◆ **Source data**
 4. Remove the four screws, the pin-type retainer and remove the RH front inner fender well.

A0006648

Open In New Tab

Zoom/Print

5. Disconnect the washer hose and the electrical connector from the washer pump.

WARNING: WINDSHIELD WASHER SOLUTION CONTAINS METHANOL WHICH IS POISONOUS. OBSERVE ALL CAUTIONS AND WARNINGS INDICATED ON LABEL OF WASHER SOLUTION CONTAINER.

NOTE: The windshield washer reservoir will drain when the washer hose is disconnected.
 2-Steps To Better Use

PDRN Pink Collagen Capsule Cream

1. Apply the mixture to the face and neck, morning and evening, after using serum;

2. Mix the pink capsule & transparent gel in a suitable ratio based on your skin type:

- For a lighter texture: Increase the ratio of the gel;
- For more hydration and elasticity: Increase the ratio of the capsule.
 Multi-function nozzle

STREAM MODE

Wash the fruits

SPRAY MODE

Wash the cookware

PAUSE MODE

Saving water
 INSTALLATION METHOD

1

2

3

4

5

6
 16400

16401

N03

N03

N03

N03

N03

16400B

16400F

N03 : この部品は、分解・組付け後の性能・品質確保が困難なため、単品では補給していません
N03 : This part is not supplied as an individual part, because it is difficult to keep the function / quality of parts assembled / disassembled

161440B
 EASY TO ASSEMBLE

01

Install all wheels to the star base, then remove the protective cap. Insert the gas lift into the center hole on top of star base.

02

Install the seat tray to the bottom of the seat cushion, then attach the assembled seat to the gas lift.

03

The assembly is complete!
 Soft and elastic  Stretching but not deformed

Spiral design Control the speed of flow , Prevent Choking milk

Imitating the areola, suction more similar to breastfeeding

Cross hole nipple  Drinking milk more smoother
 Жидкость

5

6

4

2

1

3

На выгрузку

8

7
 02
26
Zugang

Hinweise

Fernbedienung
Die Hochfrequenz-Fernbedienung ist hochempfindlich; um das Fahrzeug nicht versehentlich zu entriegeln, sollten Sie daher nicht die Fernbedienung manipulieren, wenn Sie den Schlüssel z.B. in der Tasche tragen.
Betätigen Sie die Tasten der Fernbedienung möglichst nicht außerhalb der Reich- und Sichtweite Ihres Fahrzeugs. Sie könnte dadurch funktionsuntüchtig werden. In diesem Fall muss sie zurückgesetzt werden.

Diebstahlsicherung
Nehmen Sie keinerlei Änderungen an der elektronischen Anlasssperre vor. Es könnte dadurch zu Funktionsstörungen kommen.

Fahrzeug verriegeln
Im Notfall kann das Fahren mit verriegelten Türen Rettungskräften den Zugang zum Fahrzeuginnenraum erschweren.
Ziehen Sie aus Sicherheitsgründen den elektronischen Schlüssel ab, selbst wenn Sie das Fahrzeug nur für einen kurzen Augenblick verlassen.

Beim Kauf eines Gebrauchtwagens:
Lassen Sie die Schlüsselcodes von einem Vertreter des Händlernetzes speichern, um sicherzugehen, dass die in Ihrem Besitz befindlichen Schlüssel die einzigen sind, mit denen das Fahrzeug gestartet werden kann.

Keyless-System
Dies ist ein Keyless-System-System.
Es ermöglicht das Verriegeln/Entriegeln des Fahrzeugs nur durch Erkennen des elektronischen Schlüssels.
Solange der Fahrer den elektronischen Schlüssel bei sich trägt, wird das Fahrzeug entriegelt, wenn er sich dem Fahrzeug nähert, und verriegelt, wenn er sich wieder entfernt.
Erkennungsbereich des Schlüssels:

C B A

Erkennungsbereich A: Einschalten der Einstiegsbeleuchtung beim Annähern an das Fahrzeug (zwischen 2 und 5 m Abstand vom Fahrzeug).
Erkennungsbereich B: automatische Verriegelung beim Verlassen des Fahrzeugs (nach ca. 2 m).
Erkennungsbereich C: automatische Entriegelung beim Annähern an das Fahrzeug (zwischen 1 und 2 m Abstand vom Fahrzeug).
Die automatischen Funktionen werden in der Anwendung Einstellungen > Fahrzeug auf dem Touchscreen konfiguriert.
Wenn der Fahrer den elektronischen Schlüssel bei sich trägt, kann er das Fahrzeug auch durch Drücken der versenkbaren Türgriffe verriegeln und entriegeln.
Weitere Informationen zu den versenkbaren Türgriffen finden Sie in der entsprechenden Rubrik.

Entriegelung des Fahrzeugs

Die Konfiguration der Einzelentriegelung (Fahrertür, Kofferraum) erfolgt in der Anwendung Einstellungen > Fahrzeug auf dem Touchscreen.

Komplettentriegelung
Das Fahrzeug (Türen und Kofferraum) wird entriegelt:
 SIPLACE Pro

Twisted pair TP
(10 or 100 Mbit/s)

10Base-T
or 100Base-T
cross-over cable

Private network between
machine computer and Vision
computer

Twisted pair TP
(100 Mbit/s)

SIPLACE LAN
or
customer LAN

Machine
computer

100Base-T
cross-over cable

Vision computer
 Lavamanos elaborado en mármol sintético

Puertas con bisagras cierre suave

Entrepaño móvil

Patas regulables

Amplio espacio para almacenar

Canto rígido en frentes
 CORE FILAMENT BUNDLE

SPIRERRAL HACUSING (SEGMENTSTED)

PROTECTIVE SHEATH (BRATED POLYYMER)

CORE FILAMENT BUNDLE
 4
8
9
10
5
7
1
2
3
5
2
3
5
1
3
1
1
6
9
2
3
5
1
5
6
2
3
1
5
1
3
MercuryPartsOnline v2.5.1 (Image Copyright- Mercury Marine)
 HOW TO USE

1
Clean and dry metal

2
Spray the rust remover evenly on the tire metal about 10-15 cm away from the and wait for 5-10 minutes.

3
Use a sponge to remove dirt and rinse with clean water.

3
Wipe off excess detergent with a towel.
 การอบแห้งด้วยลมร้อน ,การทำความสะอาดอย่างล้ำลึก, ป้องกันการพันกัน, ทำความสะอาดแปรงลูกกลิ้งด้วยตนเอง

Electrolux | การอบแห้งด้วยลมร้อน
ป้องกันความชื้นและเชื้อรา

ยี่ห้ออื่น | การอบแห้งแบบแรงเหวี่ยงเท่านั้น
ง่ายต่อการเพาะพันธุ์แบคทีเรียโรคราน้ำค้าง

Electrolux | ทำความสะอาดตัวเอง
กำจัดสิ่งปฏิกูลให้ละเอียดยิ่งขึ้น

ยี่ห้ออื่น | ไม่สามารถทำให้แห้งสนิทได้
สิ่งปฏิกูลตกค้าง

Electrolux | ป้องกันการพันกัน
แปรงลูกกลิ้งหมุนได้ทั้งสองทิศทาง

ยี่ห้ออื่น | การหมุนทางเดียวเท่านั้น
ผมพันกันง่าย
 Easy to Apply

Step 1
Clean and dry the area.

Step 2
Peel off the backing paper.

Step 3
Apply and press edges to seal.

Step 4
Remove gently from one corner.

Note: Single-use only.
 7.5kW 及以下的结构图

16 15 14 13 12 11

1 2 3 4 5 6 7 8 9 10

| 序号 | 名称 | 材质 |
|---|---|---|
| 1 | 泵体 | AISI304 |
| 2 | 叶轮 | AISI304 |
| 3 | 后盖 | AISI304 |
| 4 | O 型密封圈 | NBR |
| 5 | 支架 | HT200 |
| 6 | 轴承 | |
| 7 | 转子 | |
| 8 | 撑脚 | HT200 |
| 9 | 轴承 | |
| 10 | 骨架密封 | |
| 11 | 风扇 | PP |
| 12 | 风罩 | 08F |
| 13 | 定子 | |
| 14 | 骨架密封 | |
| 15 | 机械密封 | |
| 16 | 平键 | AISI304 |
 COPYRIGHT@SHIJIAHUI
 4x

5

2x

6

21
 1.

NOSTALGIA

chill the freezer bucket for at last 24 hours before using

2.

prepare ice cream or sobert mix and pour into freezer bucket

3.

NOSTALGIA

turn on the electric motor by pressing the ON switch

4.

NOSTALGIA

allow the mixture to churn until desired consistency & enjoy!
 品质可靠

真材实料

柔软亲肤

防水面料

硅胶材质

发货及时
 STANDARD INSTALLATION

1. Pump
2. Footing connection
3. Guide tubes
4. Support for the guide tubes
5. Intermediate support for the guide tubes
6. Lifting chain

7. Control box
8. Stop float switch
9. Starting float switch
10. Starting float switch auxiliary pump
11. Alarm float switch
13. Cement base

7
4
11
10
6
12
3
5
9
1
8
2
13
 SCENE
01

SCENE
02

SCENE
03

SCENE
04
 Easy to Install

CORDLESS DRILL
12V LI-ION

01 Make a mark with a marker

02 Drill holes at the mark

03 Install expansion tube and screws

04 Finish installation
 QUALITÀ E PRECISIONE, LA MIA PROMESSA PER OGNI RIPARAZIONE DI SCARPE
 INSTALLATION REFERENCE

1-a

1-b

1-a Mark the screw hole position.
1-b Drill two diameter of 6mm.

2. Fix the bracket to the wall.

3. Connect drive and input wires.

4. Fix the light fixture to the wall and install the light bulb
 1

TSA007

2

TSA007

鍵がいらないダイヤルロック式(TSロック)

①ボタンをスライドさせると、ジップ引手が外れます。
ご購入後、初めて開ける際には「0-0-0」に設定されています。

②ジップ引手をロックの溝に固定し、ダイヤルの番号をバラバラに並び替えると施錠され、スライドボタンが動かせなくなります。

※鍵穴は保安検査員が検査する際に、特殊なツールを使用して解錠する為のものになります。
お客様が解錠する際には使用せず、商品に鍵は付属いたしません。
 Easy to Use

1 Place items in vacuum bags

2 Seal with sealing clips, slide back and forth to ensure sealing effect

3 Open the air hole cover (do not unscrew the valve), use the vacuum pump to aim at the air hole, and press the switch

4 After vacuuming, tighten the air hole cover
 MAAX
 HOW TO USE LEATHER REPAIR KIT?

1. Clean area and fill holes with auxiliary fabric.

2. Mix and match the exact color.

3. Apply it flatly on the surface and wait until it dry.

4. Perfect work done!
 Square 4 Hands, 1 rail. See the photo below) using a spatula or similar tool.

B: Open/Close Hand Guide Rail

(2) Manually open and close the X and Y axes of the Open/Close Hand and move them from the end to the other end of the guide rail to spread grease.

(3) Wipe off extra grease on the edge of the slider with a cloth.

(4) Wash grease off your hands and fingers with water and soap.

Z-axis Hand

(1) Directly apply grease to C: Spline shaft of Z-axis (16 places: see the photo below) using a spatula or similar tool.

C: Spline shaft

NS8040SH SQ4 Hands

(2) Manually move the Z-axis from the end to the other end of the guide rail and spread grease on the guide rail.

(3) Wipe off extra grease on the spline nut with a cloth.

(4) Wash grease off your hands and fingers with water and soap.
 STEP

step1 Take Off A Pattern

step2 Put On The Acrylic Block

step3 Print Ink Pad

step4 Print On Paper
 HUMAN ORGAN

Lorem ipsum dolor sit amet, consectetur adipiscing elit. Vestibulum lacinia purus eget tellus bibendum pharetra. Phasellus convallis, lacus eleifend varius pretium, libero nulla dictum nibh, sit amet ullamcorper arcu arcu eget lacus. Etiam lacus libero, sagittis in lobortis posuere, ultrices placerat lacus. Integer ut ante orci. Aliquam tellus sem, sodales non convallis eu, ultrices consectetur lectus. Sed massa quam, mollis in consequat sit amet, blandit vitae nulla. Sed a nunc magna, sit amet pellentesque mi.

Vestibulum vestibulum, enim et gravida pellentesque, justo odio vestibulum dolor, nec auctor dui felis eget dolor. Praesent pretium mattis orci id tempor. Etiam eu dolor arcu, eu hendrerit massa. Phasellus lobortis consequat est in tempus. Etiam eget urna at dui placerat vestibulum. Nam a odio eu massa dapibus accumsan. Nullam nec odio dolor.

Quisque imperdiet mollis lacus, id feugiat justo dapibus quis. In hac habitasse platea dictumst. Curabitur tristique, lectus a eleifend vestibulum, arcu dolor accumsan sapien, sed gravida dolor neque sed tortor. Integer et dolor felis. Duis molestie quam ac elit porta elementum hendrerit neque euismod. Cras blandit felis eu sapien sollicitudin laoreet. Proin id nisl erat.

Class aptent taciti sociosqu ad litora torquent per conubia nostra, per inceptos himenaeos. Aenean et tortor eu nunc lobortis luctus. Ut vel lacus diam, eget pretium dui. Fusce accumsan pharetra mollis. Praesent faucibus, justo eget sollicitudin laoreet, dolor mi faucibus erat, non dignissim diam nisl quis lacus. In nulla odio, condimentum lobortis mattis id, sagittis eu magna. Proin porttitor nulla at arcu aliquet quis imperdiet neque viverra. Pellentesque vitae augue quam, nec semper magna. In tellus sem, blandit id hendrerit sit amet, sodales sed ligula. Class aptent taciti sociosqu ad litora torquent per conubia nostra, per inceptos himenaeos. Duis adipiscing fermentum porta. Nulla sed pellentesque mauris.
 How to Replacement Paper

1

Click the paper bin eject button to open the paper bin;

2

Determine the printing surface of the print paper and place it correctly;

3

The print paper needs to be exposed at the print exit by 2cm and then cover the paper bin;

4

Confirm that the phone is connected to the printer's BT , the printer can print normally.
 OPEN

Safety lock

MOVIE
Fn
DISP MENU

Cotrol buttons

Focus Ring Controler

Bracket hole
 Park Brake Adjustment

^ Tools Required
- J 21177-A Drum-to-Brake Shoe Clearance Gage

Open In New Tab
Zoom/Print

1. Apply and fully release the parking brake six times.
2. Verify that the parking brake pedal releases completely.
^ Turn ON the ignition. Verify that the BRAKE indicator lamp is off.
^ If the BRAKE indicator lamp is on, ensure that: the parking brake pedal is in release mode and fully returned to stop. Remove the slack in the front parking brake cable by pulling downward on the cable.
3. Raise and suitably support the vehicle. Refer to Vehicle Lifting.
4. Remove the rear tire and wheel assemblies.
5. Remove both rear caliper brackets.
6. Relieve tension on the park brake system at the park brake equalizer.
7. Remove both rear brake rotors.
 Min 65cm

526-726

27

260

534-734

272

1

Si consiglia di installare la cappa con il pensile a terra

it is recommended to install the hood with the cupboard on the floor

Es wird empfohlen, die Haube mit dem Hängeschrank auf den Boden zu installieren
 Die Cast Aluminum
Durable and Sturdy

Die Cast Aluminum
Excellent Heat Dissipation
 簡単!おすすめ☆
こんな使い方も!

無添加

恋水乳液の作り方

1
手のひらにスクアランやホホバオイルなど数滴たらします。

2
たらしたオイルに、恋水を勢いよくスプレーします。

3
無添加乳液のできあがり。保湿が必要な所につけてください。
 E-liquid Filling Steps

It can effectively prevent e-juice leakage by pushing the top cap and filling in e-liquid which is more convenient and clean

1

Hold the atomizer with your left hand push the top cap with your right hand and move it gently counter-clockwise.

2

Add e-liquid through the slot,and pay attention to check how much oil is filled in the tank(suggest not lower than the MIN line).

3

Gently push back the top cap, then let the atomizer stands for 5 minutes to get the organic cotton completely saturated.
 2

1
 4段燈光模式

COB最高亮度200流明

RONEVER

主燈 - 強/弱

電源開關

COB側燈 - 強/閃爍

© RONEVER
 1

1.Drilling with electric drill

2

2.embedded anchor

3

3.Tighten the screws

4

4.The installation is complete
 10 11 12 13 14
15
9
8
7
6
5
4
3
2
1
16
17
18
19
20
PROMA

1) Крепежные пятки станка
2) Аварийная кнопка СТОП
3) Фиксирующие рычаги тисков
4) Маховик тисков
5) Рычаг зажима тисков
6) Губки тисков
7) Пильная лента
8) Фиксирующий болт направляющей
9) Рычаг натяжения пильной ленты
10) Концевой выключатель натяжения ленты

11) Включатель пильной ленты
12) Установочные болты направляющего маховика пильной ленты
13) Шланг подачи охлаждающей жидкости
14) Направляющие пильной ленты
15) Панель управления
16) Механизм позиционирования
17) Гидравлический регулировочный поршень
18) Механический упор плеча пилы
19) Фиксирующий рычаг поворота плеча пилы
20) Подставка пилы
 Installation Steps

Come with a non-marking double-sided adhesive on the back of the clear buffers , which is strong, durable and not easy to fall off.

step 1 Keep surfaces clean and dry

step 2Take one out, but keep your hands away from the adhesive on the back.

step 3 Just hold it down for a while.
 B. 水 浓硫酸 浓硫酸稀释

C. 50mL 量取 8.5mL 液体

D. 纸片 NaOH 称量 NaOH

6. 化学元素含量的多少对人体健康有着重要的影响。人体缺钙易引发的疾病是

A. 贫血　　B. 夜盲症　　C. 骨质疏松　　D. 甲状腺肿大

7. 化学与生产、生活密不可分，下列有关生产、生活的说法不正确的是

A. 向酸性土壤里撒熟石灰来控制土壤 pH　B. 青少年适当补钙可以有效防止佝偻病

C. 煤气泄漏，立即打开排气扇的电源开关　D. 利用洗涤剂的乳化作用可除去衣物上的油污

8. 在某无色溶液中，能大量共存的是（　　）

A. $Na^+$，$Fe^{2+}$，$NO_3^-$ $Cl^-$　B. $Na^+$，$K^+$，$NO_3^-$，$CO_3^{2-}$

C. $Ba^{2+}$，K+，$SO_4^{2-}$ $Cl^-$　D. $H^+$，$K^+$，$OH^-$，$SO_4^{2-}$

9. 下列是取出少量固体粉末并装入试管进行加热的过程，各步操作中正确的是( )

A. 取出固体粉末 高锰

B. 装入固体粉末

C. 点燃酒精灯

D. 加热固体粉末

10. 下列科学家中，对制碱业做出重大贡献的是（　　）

◆ **What to do**
For each line above that holds the string "Lifting", provide a copy of that line.

◆ **Worked solution**
6. Lifting chain
3. Raise and suitably support the vehicle. Refer to Vehicle Lifting.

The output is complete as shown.